For the past week or two, I’ve been working on designing a new consensus algorithm.
My original intent was to stay as far away from consensus algorithms as possible, since they’re widely known to be Really Hard. But I was working on a distributed back-end for libkvstore, and none of the existing libraries for Raft or Paxos that I found met my requirements. Plus some of them I couldn’t even figure out how to use.
So I started down the dark path of reading the Raft paper, either to learn how to use a Raft library, or to implement my own. Then I had a flash of insight that made me think it’d be easy to design a new algorithm from scratch.
Now a couple weeks later, I just encountered my second “back to the drawing board” moment. So I figured I’d write about these gotchas of consensus.
Let it be known that I am still just a beginner in this field. I only got drawn into it grudgingly.

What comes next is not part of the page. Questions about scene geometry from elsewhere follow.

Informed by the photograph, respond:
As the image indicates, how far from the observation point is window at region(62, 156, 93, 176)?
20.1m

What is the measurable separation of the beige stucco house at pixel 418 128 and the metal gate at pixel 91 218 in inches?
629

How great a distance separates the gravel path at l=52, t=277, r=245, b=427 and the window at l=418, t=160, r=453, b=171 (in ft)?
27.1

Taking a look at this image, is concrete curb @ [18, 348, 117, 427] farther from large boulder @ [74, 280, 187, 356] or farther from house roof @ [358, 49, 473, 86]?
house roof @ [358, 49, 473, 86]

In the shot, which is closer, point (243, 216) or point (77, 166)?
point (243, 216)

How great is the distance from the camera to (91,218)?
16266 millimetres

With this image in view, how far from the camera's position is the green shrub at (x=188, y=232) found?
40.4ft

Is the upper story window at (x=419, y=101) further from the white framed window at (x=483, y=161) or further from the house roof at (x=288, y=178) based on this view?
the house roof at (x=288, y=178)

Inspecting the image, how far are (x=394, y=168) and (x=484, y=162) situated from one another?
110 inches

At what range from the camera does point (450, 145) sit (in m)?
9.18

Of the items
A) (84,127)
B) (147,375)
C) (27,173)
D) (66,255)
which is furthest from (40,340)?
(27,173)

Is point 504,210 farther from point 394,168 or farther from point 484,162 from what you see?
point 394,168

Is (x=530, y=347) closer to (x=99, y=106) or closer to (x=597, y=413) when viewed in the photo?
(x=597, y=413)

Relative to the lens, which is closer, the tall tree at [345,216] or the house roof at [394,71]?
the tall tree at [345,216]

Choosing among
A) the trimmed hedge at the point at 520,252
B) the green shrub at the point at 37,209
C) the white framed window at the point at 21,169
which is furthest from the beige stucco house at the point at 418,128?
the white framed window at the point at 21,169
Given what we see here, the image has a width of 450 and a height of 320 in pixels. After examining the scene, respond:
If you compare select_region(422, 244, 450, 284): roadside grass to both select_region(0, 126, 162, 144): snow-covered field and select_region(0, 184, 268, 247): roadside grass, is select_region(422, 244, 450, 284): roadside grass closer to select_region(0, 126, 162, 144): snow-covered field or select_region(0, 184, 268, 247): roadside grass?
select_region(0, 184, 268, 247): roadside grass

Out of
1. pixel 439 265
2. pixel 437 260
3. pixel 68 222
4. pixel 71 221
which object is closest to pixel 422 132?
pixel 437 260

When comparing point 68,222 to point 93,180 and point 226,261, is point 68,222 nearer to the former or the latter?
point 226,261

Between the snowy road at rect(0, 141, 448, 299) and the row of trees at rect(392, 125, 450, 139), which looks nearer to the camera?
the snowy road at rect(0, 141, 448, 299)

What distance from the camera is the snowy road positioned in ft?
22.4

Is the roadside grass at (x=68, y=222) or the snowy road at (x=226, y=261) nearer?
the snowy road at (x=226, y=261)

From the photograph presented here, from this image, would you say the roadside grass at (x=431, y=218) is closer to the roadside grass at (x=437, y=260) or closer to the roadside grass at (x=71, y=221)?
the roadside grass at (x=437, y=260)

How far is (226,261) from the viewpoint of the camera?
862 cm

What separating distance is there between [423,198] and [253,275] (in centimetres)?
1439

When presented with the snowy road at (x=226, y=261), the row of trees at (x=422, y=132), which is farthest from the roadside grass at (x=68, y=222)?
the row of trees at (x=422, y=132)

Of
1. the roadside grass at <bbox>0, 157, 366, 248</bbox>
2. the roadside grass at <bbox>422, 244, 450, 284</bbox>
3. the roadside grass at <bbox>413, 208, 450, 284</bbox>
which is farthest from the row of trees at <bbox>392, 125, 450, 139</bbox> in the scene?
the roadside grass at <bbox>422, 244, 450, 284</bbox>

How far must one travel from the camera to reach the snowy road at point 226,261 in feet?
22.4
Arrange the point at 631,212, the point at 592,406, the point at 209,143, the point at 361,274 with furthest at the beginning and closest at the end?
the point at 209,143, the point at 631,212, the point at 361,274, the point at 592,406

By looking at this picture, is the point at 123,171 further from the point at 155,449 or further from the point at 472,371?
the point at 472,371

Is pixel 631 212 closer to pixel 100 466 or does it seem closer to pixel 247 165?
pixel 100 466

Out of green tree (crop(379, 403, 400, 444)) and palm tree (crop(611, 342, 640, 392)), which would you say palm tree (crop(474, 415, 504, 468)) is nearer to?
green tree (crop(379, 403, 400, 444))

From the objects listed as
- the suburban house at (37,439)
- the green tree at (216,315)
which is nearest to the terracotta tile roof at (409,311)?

Gotcha #1: You need two round trips to commit in the general case.
It seems logical that you can just broadcast a write to all of your peers. Once you get approval from a simple majority (
N/2+1), the write is committed and you’re free to commit it locally. And, so far as I know, that does in fact work for a single possible writer and a single possible write.
However if you allow multiple writers, which naively you might try to do, you can easily get a split vote where no quorum is possible. Even worse, if one or more peers is unresponsive, you can enter an ambiguous situation where you don’t know which write reached a majority, if any. That can produce a deadlock with just one unavailable peer, when the algorithm should be able to handle almost half.
In order to resolve that generally, you need two round trips, which is why Basic Paxos has a “prepare” phase and an “accept” phase. The prepare phase locks out previous writers so they don’t interfere, and then the accept phase either writes a single value or unambiguously fails.
Gotcha #2: Of course, it isn’t that easy.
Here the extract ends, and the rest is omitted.